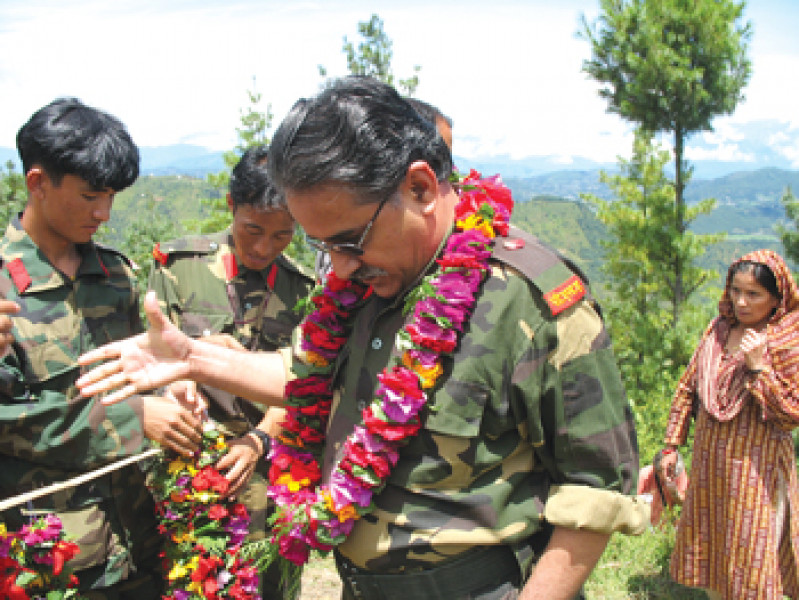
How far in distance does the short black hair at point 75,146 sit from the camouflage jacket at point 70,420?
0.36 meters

§

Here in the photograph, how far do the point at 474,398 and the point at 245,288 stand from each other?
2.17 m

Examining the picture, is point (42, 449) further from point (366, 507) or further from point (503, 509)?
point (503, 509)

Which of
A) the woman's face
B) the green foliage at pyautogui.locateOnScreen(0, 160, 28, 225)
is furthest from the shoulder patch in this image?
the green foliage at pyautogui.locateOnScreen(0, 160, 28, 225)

§

**AIM OF THE EXERCISE**
Identify every line in the entries above that contains the string "green", and copy each such line in full.

**PROBLEM SOLUTION**
B) the green foliage at pyautogui.locateOnScreen(0, 160, 28, 225)
the green foliage at pyautogui.locateOnScreen(0, 160, 28, 225)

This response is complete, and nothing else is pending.